> TASK OBJECTIVE: The records below are to be set down again exactly, with the pictures left out.

++++++

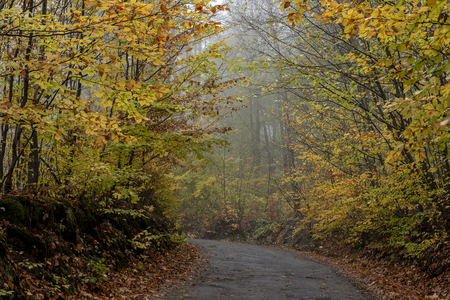 and a narrow forest path in a mist between trees and shrubs with colored leaves in autumn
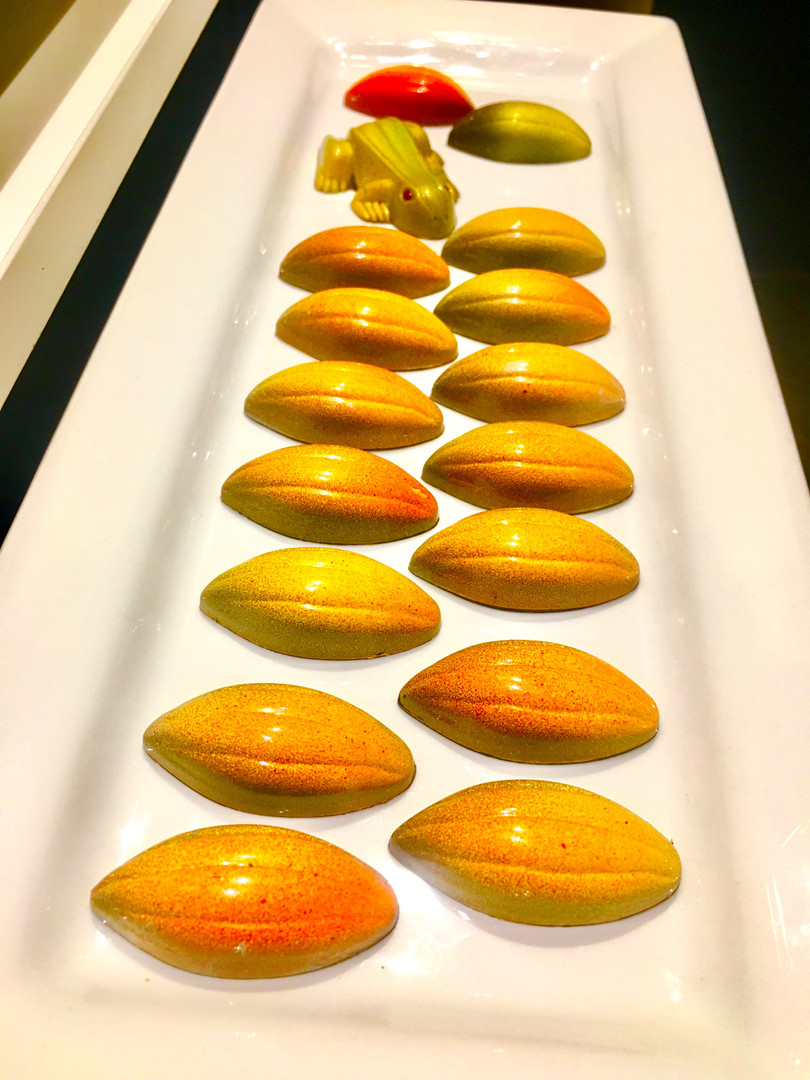 Cocoa Butter Tempered Chocolates
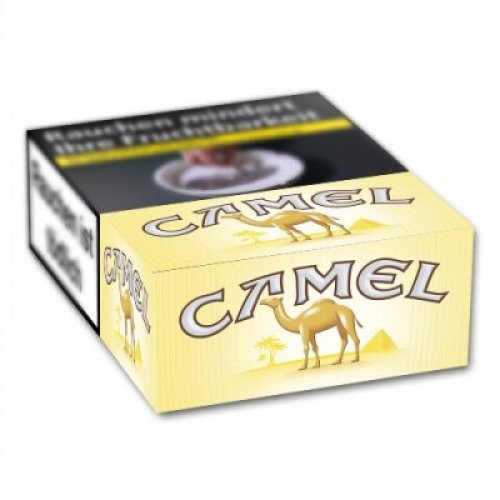 Einzelpackung  Camel Filter XXL (1x26)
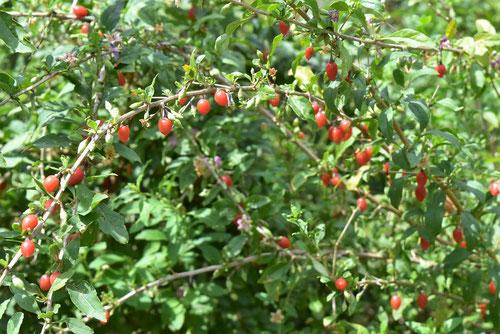 くこ,木の実,特徴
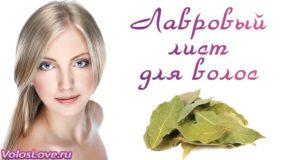 Рецепты с лавровым листом для волос — отвар, настой и маски
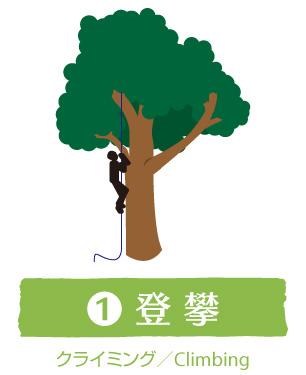 1:登攀(クライミング/Climbing)|ウッドタワー工法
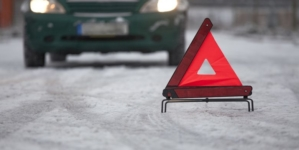 У Житомирському районі міжнародний рейсовий автобус збив насмерть жінку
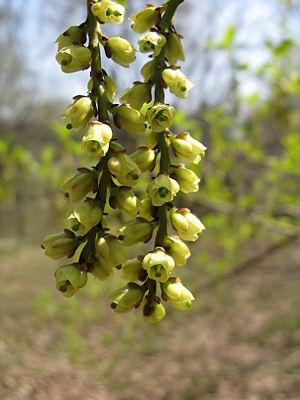 Stachyurus - Stachyurus praecox flowers.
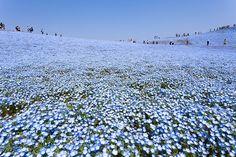 nemophiles incroyables champs de fleurs bleues seaside hitachi park 2   les incroyables champs de fleurs bleues du parc Hitachi   photo nemo...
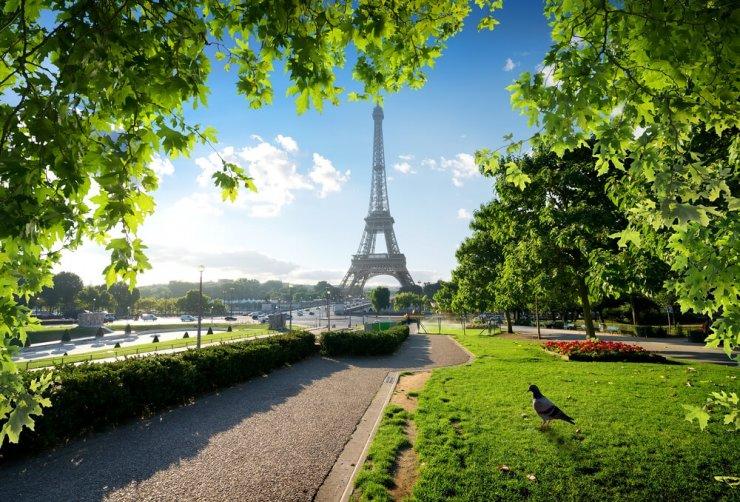 Pariz se bo proti podnebnim spremembam boril z urbanimi gozdički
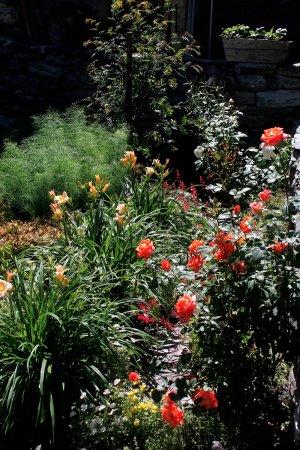 Chez Merie: Les roses du jardin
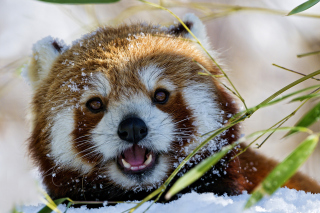 Red Panda Background for Android, iPhone and iPad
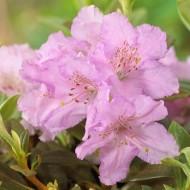 Rhododendron Lavendula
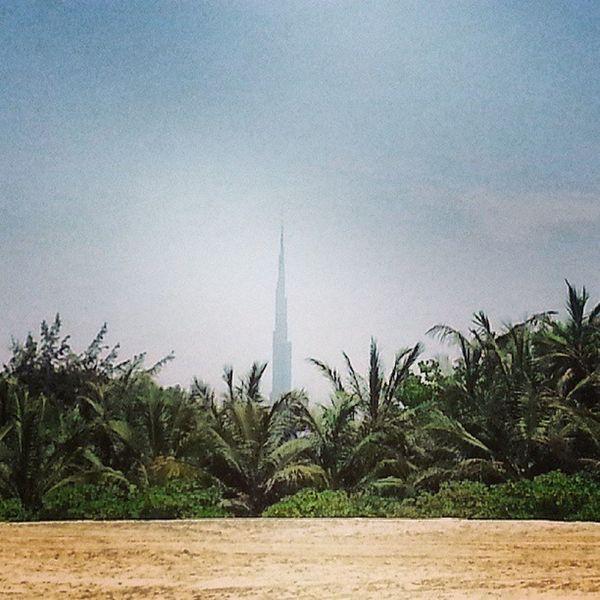 Jumeira Beach Burj Khalifa trees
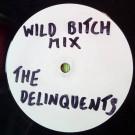 The Delinquents - The Future - Swag Records - SWAG 004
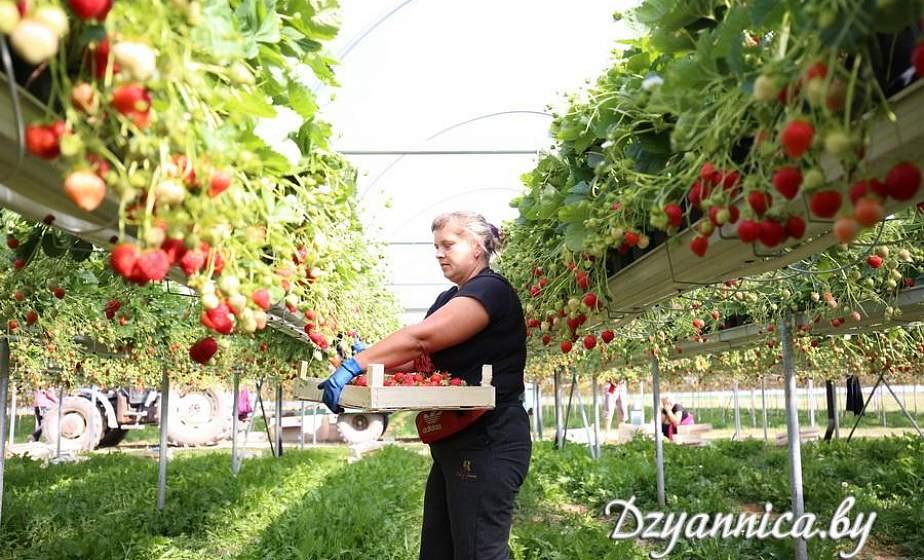 """В чём секрет клубничного бизнеса и сколько можно заработать на сборе этой ягоды, рассказали специалисты СООО """"Клубника Плантс"""""""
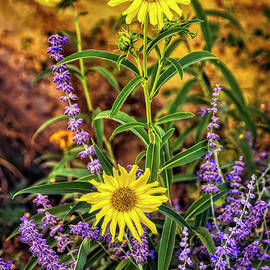 Lavender and Daisies by Janice Pariza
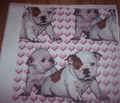 Rrrbulldog_babies_comment_144825_thumb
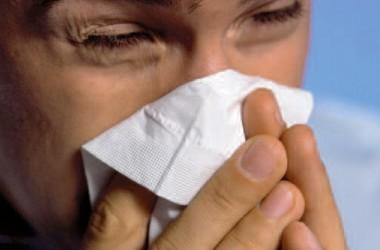 Stop alergii na roztocze!
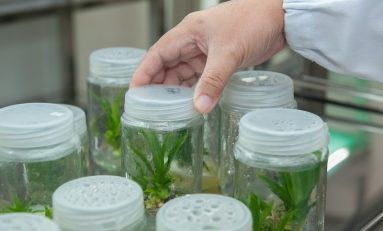 How Do Micropropagation and Molecular Biology Relate to Cannabis?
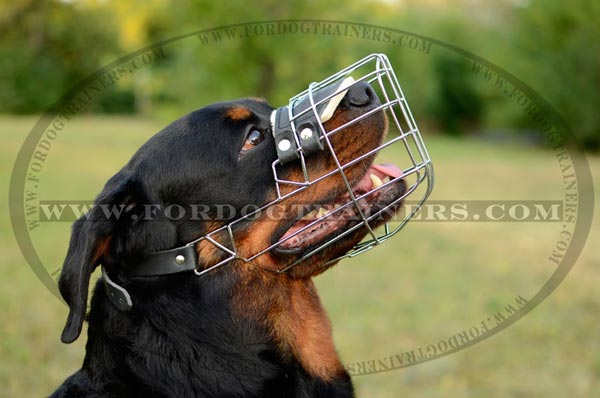 Wire cage muzzle with inside padding for Rottweiler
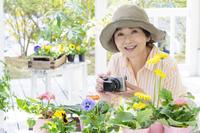 花の写真を撮る日本人のシニア女性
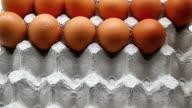 eggs video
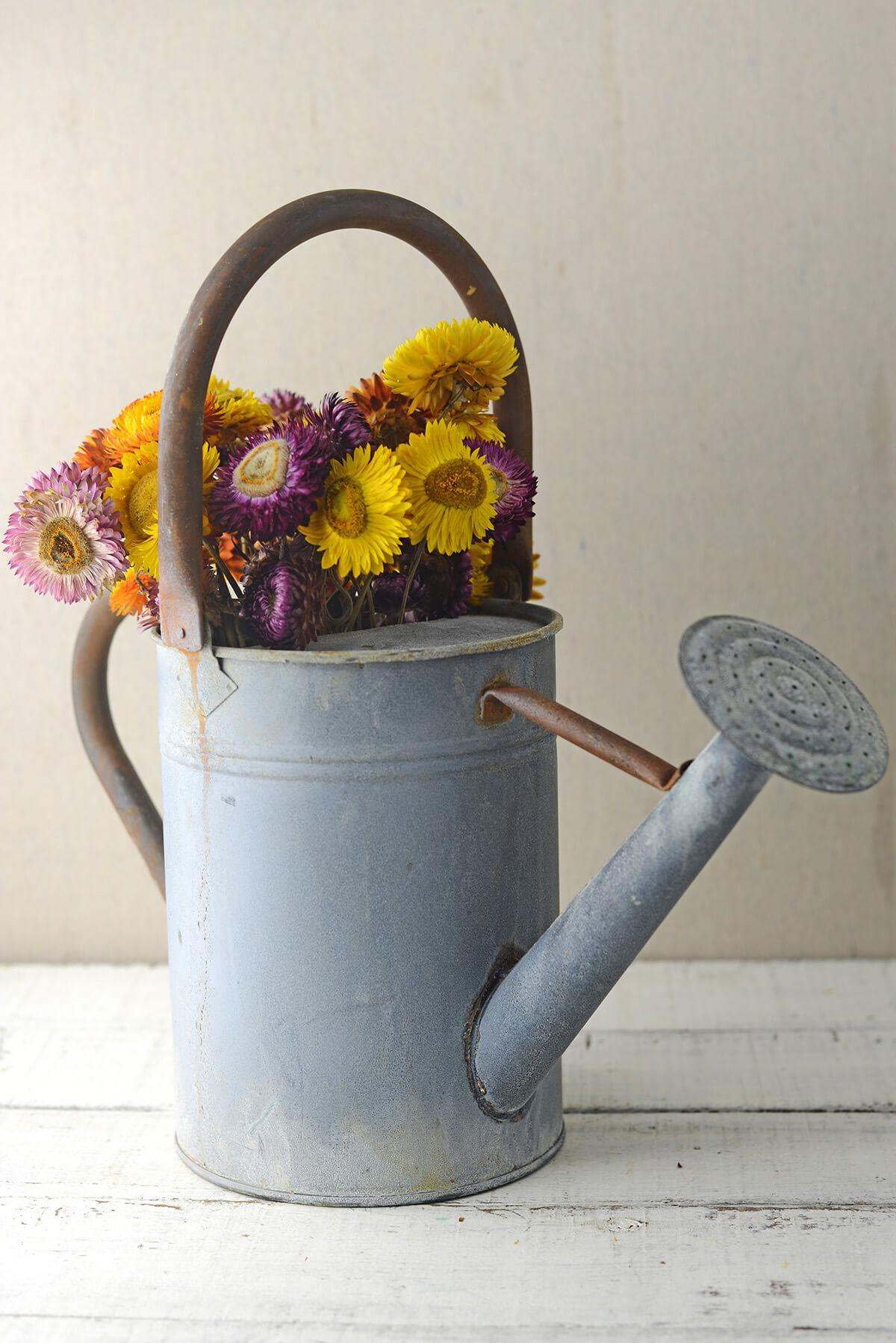 Rustic Watering Can Metal 8in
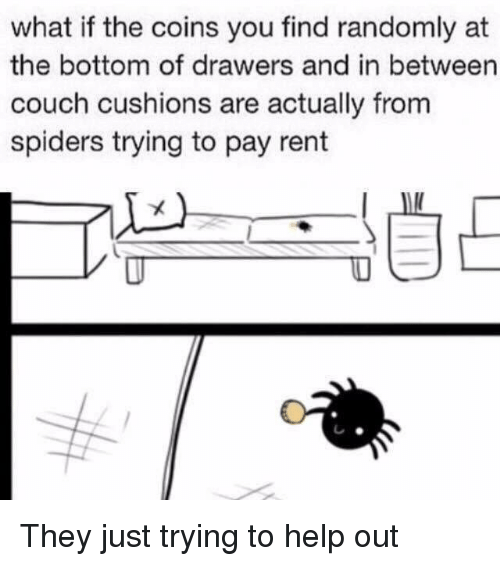 drawers: what if the coins you find randomly at  the bottom of drawers and in between  couch cushions are actually from  spiders trying to pay rent They just trying to help out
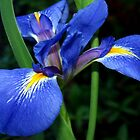 Blue flag beauty by ?? B. Randi Bailey
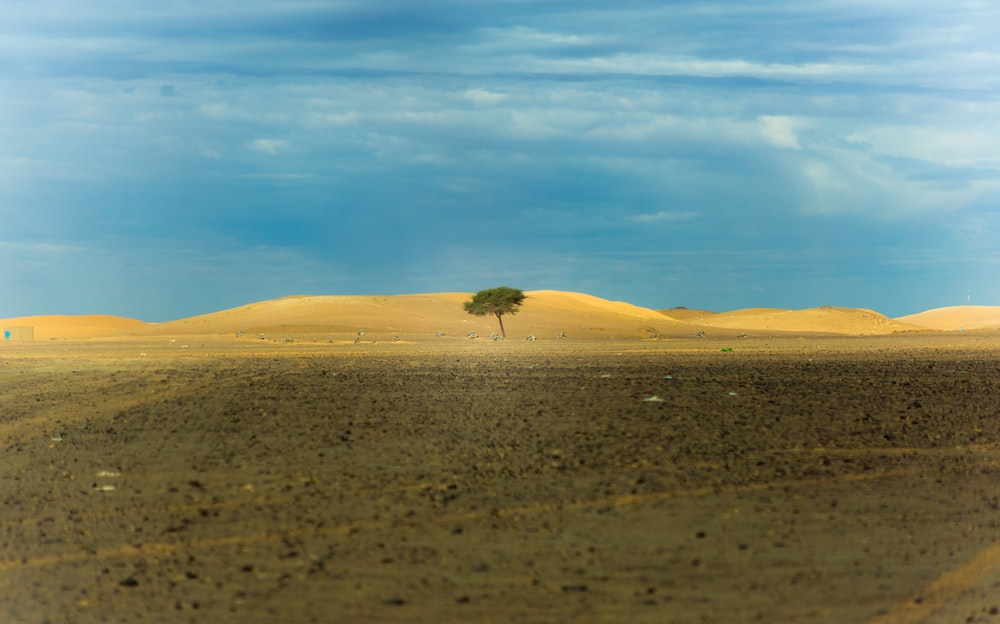 lone tree in middle of desert during daytime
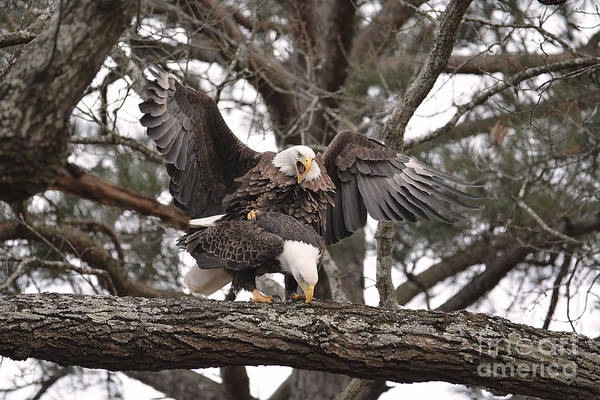 Photograph - Bald Eagles Mating In Shiloh Tennessee by Jai Johnson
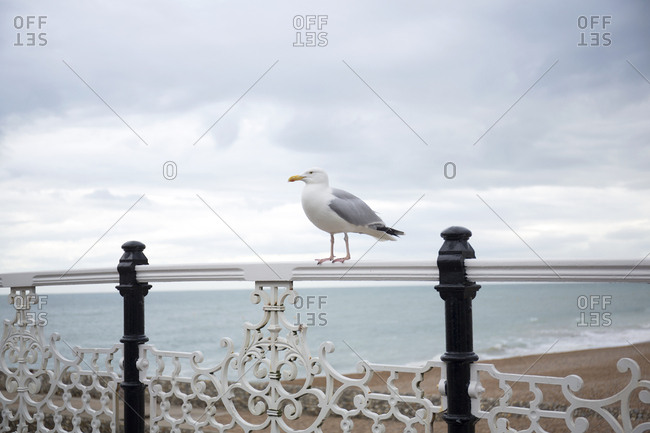 Seagull on decorative pier railings on overcast day, Brighton, England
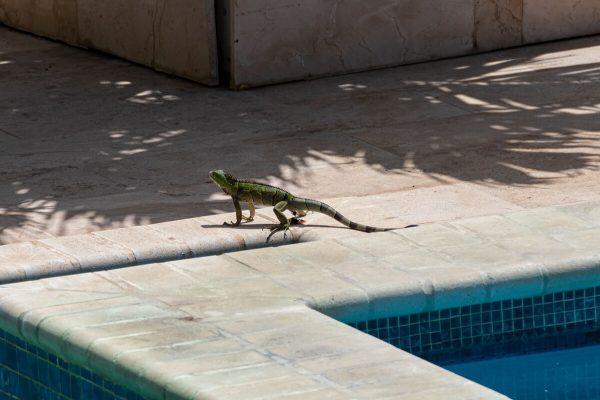 Grüner Luguan, Iguana, Sunset Residence Aruba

++++++

> EXERCISE RESPONSE:
 and a narrow forest path in a mist between trees and shrubs with colored leaves in autumn
 Cocoa Butter Tempered Chocolates
 Einzelpackung  Camel Filter XXL (1x26)
 くこ,木の実,特徴
 Рецепты с лавровым листом для волос — отвар, настой и маски
 1:登攀(クライミング/Climbing)|ウッドタワー工法
 У Житомирському районі міжнародний рейсовий автобус збив насмерть жінку
 Stachyurus - Stachyurus praecox flowers.
 nemophiles incroyables champs de fleurs bleues seaside hitachi park 2   les incroyables champs de fleurs bleues du parc Hitachi   photo nemo...
 Pariz se bo proti podnebnim spremembam boril z urbanimi gozdički
 Chez Merie: Les roses du jardin
 Red Panda Background for Android, iPhone and iPad
 Rhododendron Lavendula
 Jumeira Beach Burj Khalifa trees
 The Delinquents - The Future - Swag Records - SWAG 004
 """В чём секрет клубничного бизнеса и сколько можно заработать на сборе этой ягоды, рассказали специалисты СООО """"Клубника Плантс"""""""
 Lavender and Daisies by Janice Pariza
 Rrrbulldog_babies_comment_144825_thumb
 Stop alergii na roztocze!
 How Do Micropropagation and Molecular Biology Relate to Cannabis?
 Wire cage muzzle with inside padding for Rottweiler
 花の写真を撮る日本人のシニア女性
 eggs video
 Rustic Watering Can Metal 8in
 drawers: what if the coins you find randomly at  the bottom of drawers and in between  couch cushions are actually from  spiders trying to pay rent They just trying to help out
 Blue flag beauty by ?? B. Randi Bailey
 lone tree in middle of desert during daytime
 Photograph - Bald Eagles Mating In Shiloh Tennessee by Jai Johnson
 Seagull on decorative pier railings on overcast day, Brighton, England
 Grüner Luguan, Iguana, Sunset Residence Aruba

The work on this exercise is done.